▶ Text section:
•••
What Do Chickens Want? A guide to keeping backyard chickens happy and healthy

What Do Chickens Want?

Joel Salatin, the American farmer and food advocate, believes that happy animals are the key to good food. And happy animals means animals that are allowed to express their natural instincts.

Chickens kept in unnatural circumstances, where they are alone or don't forage, are rarely happy. And they display psychopathic and violent behaviours like feather plucking – where birds remove all their own feathers – or feather pecking – where birds pluck feathers from others, causing injury and potentially culminating in a cannibalistic frenzy. These behaviours can occur in natural circumstances too, but they are much less common.

So if unnatural circumstances lead to unhappy hens and bad behaviour, what makes happy hens?

To paraphrase Salatin, happy chickens get to express their natural chicken-ness, their chicken natures, and their inner jungle bird. How do we facilitate this in our backyard chicken-keeping? To begin, we need to look at natural chicken behaviour.
•••
▶ Record excerpts:
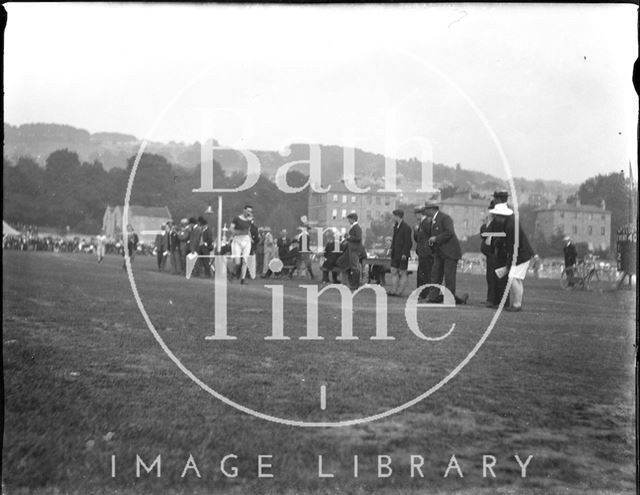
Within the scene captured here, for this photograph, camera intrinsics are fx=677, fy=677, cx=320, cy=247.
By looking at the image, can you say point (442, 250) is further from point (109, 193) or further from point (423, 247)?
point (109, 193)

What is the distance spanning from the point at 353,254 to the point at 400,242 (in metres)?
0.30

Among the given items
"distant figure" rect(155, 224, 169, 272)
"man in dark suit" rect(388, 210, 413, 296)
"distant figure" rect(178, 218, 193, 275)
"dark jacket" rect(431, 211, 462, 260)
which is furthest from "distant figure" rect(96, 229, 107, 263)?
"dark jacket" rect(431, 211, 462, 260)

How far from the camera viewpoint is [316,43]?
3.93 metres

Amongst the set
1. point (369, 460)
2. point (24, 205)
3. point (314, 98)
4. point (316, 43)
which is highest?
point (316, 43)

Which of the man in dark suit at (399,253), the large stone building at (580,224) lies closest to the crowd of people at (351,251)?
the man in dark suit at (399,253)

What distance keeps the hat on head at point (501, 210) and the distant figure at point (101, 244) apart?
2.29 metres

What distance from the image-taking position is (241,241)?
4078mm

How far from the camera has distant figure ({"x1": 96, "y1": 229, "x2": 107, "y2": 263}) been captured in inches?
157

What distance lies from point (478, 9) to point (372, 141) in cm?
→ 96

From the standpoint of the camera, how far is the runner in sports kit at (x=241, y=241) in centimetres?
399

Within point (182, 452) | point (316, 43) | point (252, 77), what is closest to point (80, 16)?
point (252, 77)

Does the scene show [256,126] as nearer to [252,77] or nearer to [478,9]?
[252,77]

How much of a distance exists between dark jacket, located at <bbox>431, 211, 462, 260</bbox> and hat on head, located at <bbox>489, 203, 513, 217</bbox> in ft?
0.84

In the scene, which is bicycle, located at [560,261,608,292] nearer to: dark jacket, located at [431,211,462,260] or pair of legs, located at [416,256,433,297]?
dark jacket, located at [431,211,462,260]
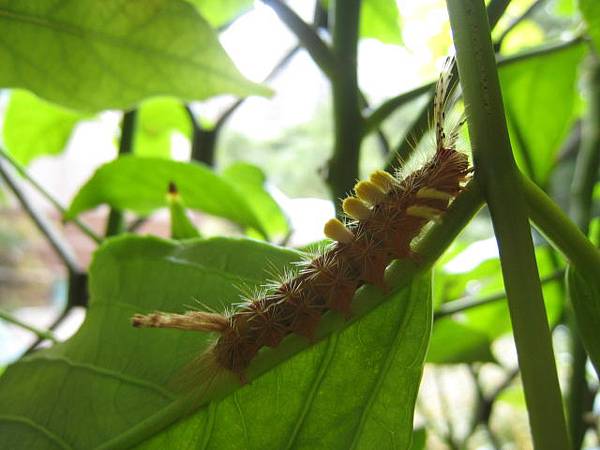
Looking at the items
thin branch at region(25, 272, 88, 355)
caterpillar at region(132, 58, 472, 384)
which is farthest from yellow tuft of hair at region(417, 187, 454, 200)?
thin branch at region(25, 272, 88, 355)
•••
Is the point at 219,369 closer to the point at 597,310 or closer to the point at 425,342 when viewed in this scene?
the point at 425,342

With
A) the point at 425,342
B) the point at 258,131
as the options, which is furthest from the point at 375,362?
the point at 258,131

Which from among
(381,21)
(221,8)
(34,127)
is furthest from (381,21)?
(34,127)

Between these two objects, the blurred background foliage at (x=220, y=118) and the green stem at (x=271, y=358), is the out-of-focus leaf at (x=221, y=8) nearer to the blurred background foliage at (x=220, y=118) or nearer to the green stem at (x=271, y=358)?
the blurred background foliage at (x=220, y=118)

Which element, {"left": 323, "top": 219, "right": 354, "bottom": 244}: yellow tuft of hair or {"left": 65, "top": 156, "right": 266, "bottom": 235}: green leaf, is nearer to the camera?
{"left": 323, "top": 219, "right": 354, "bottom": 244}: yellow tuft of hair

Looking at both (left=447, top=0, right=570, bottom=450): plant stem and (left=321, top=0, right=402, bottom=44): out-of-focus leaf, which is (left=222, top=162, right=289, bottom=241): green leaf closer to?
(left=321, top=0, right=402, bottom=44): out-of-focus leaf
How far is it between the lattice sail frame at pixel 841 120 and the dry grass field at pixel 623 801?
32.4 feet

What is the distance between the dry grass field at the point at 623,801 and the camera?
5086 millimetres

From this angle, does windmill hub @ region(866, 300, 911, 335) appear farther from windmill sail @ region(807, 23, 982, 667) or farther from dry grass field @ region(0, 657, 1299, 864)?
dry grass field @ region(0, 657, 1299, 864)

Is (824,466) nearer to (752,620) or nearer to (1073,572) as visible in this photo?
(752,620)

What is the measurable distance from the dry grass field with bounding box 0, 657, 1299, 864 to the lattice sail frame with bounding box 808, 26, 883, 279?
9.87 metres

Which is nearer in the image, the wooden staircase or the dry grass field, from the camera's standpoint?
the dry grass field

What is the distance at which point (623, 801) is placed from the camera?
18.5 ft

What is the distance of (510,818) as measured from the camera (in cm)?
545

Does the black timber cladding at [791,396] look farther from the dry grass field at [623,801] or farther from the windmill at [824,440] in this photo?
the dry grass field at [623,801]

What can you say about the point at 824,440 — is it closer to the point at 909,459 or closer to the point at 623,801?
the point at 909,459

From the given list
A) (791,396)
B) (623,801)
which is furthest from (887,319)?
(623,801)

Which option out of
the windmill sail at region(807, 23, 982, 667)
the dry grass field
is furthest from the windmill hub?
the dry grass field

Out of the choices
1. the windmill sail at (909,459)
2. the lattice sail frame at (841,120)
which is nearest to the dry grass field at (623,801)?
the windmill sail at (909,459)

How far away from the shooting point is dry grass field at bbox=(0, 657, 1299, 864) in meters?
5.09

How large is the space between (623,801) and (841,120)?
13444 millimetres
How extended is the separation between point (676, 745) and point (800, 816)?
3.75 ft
•••
▶ Direction A:
Write out the stretch of the backyard chickens passage from "Chickens kept in" through "natural chicken behaviour.".
▶ Direction B:
Answer these questions about the backyard chickens passage:
(i) How does the passage describe Joel Salatin?
(ii) What is feather plucking, as the passage defines it?
(iii) What does the passage say we need to look at first?
▶ Direction C:
Carry the backyard chickens passage forward from its final sentence.

▶ Output A:
Chickens kept in unnatural circumstances, where they are alone or don't forage, are rarely happy. And they display psychopathic and violent behaviours like feather plucking – where birds remove all their own feathers – or feather pecking – where birds pluck feathers from others, causing injury and potentially culminating in a cannibalistic frenzy. These behaviours can occur in natural circumstances too, but they are much less common.

So if unnatural circumstances lead to unhappy hens and bad behaviour, what makes happy hens?

To paraphrase Salatin, happy chickens get to express their natural chicken-ness, their chicken natures, and their inner jungle bird. How do we facilitate this in our backyard chicken-keeping? To begin, we need to look at natural chicken behaviour.

▶ Output B:
(i) As an American farmer and food advocate.
(ii) A behavior in which birds remove all their own feathers.
(iii) Natural chicken behaviour.

▶ Output C:
What is natural chicken behaviour?

Chickens are descended from jungle fowl, which still live in the jungles of Asia.

Jungle fowl spend their time in groups of 4-40, generally with one dominant male and many females. The flock may contain subordinate males or the dominant male may drive his competition from the group.

In the wild, the range of a flock averages 2 acres per bird and they often visit the same spots each day to rest, dust-bathe and forage. The diet of the jungle fowl consists of insects, fruits and leaves, and small stones to assist gizzard function.

Jungle fowl forage by scratching through the leaf litter on the jungle floor and use their beak to peck and eat. Beaks have a range of sensitive nerve receptors and impaired beak function, for example due to debeaking, leads to decreased interest in natural pecking and foraging behaviours.

Wild jungle fowl roost in the same spot each night, high in the trees on wide branches where their feet can rest fairly flat. Birds usually have a preference for roosting all in a row, with dominant birds in the centre.

What chickens want

So what can backyard chicken keepers learn from jungle-fowl? Chickens aren’t asking so much. There is a lot we can do to help our backyard flock express their natural chicken behaviours.

The short answer:

Provide friends, but not too many. Add room to roam, things to do, the opportunity to forage, peck, dust-bathe and scratch, places to hide and natural perches.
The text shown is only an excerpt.